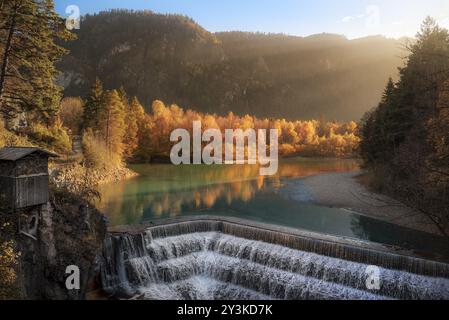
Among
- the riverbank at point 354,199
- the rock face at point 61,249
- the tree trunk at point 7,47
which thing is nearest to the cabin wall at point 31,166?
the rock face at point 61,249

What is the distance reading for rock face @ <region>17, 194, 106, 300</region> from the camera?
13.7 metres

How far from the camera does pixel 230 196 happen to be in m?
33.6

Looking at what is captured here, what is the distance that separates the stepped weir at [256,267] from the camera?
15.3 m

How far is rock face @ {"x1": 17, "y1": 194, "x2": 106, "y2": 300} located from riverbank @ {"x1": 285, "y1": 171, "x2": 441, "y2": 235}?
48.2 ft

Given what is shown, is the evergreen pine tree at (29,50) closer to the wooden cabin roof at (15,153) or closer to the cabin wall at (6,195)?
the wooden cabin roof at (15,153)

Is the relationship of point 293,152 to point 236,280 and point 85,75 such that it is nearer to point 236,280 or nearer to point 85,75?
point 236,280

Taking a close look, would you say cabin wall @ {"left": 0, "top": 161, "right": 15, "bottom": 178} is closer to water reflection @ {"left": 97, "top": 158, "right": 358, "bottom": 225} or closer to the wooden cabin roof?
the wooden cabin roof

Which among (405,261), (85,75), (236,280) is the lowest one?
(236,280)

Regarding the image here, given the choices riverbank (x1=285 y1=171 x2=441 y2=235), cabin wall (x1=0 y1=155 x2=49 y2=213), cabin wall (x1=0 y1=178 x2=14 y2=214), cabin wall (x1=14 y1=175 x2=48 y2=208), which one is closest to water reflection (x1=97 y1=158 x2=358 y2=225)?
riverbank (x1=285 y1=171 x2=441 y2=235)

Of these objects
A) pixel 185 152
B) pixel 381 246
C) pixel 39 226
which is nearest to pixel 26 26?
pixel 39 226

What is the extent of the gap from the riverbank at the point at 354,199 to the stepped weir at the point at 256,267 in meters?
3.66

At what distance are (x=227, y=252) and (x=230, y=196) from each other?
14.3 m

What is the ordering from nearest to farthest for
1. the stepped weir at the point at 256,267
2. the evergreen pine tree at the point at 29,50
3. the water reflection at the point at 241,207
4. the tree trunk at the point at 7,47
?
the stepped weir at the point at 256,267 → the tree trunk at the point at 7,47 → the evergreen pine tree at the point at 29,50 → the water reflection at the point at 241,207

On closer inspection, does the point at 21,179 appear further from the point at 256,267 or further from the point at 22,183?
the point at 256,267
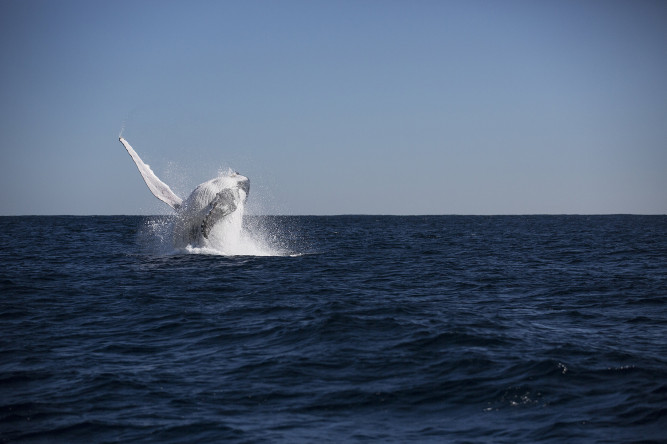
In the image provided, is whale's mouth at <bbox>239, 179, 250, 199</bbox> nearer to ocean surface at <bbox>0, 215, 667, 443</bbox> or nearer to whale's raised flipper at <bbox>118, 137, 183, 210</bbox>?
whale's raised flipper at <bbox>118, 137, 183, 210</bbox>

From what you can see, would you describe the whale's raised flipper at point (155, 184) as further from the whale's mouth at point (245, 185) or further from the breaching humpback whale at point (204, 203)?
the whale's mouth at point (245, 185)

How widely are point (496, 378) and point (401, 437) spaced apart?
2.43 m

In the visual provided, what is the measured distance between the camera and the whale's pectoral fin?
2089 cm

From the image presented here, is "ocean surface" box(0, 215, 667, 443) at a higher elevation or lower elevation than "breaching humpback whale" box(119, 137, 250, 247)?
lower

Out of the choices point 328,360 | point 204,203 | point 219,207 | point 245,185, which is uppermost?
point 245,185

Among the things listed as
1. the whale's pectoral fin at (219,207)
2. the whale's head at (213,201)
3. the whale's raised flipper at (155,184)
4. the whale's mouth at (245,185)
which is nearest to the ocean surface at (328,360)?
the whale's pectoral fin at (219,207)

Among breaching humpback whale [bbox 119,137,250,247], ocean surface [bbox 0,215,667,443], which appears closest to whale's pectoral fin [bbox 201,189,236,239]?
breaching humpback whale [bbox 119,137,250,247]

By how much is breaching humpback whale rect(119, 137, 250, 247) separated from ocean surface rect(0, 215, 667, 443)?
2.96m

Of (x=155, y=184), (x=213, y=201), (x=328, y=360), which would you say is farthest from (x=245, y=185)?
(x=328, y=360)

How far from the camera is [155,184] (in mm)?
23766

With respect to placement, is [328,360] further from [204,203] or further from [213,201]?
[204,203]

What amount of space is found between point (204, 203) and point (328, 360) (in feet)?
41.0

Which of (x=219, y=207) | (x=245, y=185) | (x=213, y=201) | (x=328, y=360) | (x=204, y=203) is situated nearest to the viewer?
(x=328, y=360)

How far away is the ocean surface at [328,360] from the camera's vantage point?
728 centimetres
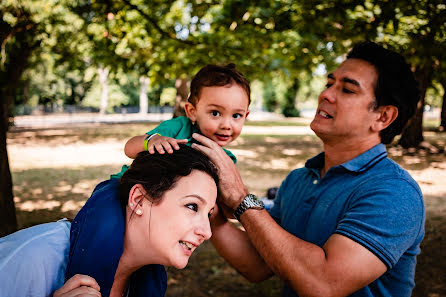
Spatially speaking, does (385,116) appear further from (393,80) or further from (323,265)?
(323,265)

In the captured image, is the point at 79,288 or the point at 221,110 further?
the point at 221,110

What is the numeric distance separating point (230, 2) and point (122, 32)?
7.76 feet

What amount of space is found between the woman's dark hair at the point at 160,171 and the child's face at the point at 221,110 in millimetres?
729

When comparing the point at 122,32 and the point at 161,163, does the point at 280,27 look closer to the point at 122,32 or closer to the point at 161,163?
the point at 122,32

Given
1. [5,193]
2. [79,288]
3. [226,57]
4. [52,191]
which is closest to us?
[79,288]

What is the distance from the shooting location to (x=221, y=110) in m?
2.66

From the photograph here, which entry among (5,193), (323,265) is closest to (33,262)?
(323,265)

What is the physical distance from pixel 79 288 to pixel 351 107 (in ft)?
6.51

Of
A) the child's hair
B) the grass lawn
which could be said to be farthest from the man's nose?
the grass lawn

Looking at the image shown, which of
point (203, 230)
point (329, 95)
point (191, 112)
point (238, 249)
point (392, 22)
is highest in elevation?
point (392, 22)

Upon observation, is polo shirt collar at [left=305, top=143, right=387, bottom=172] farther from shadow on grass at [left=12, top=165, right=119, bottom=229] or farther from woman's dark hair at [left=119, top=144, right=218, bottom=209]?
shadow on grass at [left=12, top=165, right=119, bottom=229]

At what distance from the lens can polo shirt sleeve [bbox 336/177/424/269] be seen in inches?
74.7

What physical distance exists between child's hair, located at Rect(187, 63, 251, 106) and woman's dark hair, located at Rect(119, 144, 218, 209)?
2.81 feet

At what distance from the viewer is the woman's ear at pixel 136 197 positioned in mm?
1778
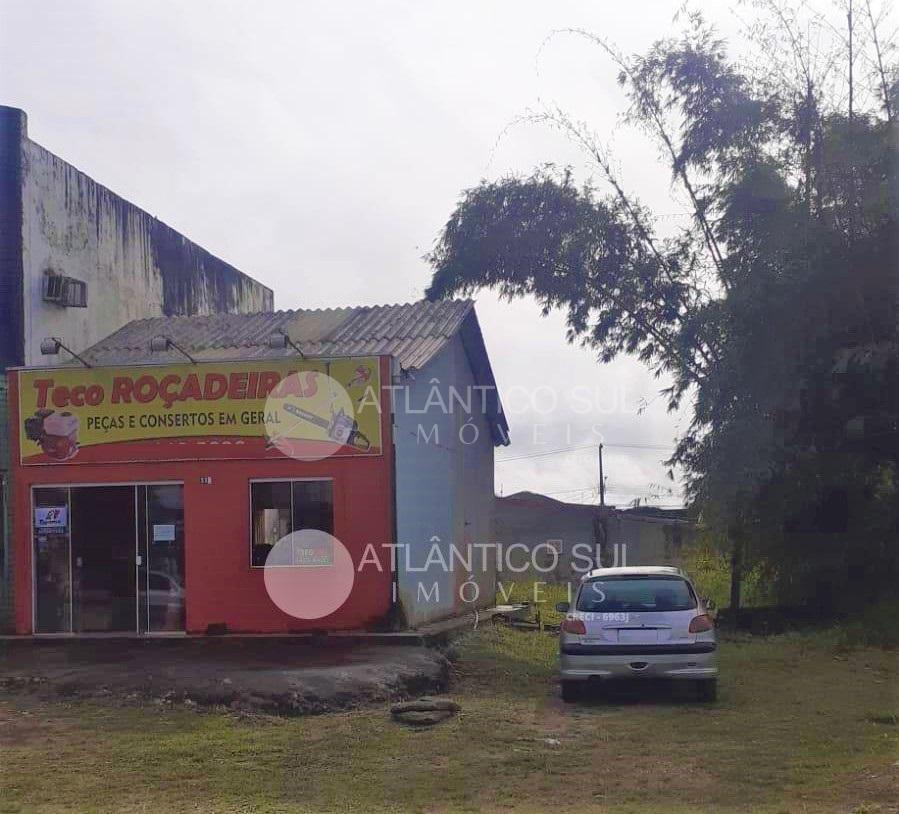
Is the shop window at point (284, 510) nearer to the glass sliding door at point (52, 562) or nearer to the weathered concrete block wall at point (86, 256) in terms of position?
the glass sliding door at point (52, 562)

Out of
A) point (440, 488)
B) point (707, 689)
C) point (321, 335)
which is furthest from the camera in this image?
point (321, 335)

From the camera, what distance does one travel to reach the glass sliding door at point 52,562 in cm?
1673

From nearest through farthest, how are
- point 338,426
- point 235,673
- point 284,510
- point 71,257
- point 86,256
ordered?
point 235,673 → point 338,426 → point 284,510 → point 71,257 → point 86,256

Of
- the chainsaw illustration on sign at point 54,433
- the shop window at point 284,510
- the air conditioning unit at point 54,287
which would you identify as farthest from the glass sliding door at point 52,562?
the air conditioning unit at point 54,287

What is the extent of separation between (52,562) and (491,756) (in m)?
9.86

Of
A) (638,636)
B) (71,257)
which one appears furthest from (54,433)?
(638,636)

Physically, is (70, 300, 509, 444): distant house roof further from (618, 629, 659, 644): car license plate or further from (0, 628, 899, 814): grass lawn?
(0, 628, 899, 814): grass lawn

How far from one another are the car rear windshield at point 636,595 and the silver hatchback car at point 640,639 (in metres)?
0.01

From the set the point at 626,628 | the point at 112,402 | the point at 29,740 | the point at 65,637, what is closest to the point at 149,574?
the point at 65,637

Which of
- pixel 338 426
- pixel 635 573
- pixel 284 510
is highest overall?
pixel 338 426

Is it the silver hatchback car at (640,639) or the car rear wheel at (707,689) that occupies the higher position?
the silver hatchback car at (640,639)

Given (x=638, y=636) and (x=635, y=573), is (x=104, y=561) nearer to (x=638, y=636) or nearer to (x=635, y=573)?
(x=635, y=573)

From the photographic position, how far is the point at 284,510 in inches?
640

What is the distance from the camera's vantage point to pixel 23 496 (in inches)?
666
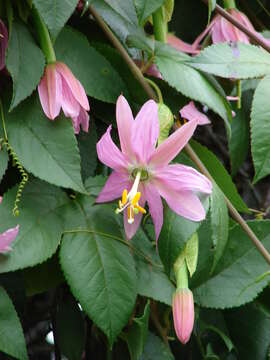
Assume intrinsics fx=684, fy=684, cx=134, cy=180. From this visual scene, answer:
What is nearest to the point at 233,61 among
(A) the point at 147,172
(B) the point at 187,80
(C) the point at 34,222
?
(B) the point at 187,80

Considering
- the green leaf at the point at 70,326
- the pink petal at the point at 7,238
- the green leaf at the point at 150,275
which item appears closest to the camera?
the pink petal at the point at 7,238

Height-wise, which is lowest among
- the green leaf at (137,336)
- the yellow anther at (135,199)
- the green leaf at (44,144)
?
--*--
__Work to complete__. Write out, please, the lines of the listing above from the one with "Is it the silver" through the very last, exactly as given and with no pictures.

__Worked solution__.
Is it the silver hatchback car at (640,639) or the car rear wheel at (707,689) that occupies the higher position?
the silver hatchback car at (640,639)

Given (x=638, y=636) and (x=635, y=573), is (x=104, y=561) nearer to (x=638, y=636) or nearer to (x=635, y=573)?
(x=635, y=573)

From the photographic position, how far is the point at 284,510 in inches?
640

What is the distance from the camera's vantage point to pixel 23 496 (in inches)?
666
Assume intrinsics fx=684, fy=684, cx=134, cy=180. From this visual scene, answer:
What is nearest to the point at 233,61 among
(A) the point at 147,172
(B) the point at 187,80
(C) the point at 34,222
?
(B) the point at 187,80

Considering
- the green leaf at the point at 70,326
- the pink petal at the point at 7,238
- the green leaf at the point at 150,275
which item appears closest to the camera?
the pink petal at the point at 7,238

Height-wise, which is lowest among
- the green leaf at (137,336)
- the yellow anther at (135,199)
- the green leaf at (44,144)
?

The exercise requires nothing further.